By the way, just so you don't get too encouraged about the American diet, almost a third of the vegetable portion is potatoes (which, I suspect, is mostly in the form of potato chips and french fries).

Paul S

This is a fascinating and very worthwhile post (and comments!). Thanks so much for doing this research, Harish. Your blogs are always so insightful.

Harish

Thank you, Paul, for your very kind words!

Matt

Great stuff as always, Harish! I would be interested in any data by age, too. Do HS / college age kids eat more red meat or fish than the general population? Etc. Our daughter's friends never eat fish, for example.

Harish

Thank you, Matt, for your comment and question. Prompted by your question, I looked into the data and you are absolutely right about teenagers not eating fish!

Boys (age group 12-19) eat about 85% of the meat that men (age 20 or above) eat, but boys eat only 30% of the fish that men eat. Similarly, girls (age 12-19) eat about 89% of the meat that women eat, but only 46% of the fish that women eat.

Boys eat the same amount of beef as men do, and girls eat about the same amount of beef as women do.

So, yes, fish is not very popular among young people! Your daughter's experience, I would guess, is not atypical.

But, unfortunately, chicken seems quite popular among them. According to this data, girls eat more chicken than women do!

Spike

I know your blog numbers are based on "consumption", but I wonder if it's the case that when women report consuming more broccoli it is actually true that they buy more but then throw it away. I was wondering why so many people are so overweight and unhealthy if they are consuming so many fruits and vegetables.

According to this report (link to cnn article below), "American families throw out approximately 25% of the food and beverages they buy."

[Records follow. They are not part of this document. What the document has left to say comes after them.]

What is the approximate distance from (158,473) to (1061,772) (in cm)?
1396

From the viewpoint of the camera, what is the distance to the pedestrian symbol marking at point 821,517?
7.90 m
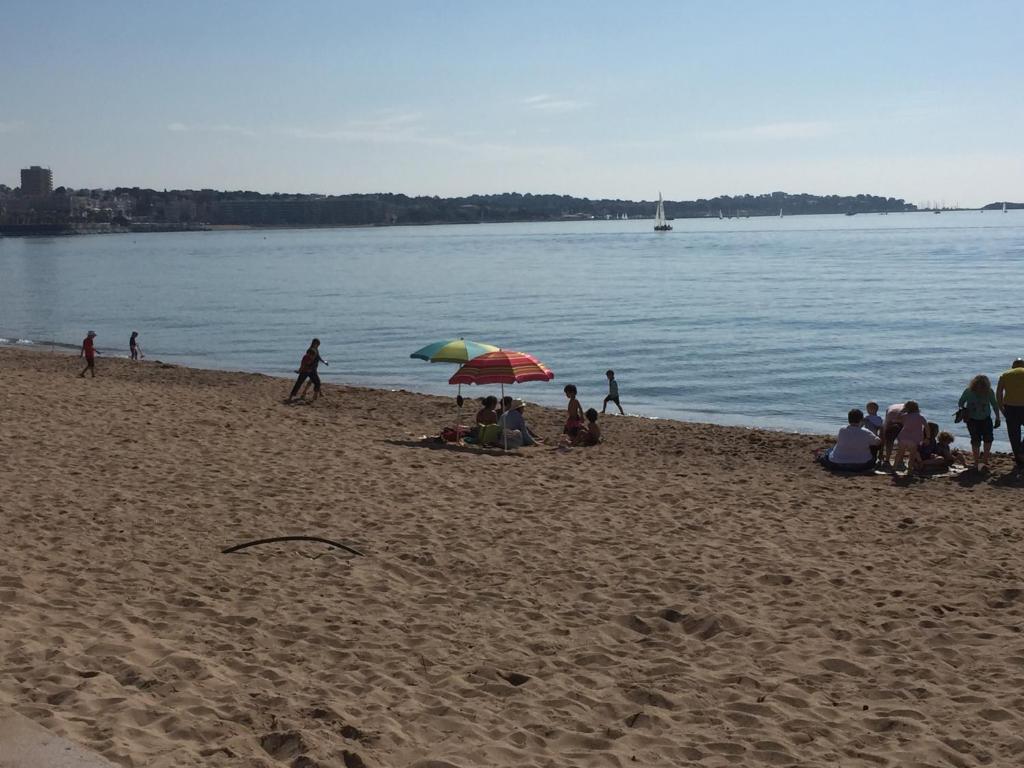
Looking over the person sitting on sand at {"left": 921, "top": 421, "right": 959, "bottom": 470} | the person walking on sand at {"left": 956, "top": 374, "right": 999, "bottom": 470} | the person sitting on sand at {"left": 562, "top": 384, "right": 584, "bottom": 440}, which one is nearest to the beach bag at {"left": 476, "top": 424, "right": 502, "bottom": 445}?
the person sitting on sand at {"left": 562, "top": 384, "right": 584, "bottom": 440}

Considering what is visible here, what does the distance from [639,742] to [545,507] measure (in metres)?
5.59

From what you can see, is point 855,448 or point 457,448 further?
point 457,448

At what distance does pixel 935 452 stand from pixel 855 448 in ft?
3.35

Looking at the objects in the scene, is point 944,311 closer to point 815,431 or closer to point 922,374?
point 922,374

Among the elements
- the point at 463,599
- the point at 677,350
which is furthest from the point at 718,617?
the point at 677,350

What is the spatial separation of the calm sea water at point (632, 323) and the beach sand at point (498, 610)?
10935 mm

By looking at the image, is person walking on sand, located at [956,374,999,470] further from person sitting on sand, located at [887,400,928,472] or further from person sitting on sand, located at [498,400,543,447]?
person sitting on sand, located at [498,400,543,447]

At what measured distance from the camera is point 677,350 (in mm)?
35594

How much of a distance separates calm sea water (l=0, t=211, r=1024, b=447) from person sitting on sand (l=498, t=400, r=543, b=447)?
27.7 ft

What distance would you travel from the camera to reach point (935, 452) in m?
13.7

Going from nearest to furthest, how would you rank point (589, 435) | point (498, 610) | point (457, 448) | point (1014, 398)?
point (498, 610), point (1014, 398), point (457, 448), point (589, 435)

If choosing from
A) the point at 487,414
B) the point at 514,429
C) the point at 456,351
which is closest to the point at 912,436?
the point at 514,429

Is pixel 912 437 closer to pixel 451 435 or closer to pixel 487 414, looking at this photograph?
pixel 487 414

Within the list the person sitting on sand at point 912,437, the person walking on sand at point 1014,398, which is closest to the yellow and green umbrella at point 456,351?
the person sitting on sand at point 912,437
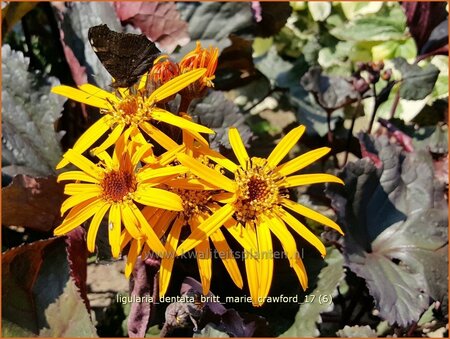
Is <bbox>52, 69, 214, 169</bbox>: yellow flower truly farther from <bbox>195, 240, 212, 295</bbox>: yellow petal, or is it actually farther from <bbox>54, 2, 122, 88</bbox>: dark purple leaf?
<bbox>54, 2, 122, 88</bbox>: dark purple leaf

http://news.blogs.cnn.com/2012/08/22/40-of-u-s-food-wasted-report-says/

Harish

Spike, you are right that the numbers in this post are based not on what is actually eaten but on what enters the food market (what USDA calls "food availability"). Food availability serves as a proxy for food consumption, but they are certainly not the same. But, animals activists care mainly about food availability because a hen suffers to produce an egg whether or not the egg is eaten.

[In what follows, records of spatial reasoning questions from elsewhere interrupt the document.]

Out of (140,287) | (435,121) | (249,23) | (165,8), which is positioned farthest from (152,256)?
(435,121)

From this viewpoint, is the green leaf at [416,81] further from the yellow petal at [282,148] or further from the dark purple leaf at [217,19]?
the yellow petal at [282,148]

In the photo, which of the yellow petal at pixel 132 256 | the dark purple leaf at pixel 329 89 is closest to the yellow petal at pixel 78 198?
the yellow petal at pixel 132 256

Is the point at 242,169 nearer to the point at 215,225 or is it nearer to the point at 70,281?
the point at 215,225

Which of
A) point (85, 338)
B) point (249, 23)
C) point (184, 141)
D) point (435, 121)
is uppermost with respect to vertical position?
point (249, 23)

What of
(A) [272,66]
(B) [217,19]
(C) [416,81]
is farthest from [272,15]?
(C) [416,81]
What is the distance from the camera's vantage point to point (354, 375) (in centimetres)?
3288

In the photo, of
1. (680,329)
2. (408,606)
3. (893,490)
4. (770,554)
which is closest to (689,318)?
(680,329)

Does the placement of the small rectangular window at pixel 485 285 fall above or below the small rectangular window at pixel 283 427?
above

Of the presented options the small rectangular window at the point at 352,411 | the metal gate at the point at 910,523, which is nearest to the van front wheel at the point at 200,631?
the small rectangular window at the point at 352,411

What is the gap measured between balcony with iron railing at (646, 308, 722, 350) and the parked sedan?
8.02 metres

The USDA has not completely described its methodology behind these numbers for us to know how they account for waste in a consumer's home, on the restaurant plate, or at the grocery store. But, they do talk about these types of "losses" and consider them.

So, we don't know if people are throwing away a larger fraction of the broccoli they buy than the meat they buy. If that is the case, it would explain some of why people are unhealthy despite such high "consumption" of fruits and vegetables.

But, let's remember that a third to a half of vegetables people eat is potatoes (e.g., as chips and fries) and corn (e.g., as popcorn). A huge chunk of the fruit Americans eat is not as whole fruits but in the form of juices, jellies and jams with tons of added sugar. So, a large retail weight of fruits and vegetables can still mean a less-than-optimal diet.

Spike

Thanks for clarifying! I guess it's all around bad news: People are eating a lot of fruits and vegetables in the form of junk and they are buying food and throwing it away! Buying animal products and throwing them away is particularly sad.

Dave C-H

Terrific post. This is quickly becoming my favorite blog.

Harish

Thank you, Dave! Glad to hear so.

Jon

Fascinating and very useful for our outreach efforts. Thanks, Harish!

Matt

Thanks, Harish. Great post / comments.

Katrina

Thank you for making this information available!

Sarah

Spike- Thanks for being the one sexist douche bag to post something! Are you upset that the data doesn't favor men?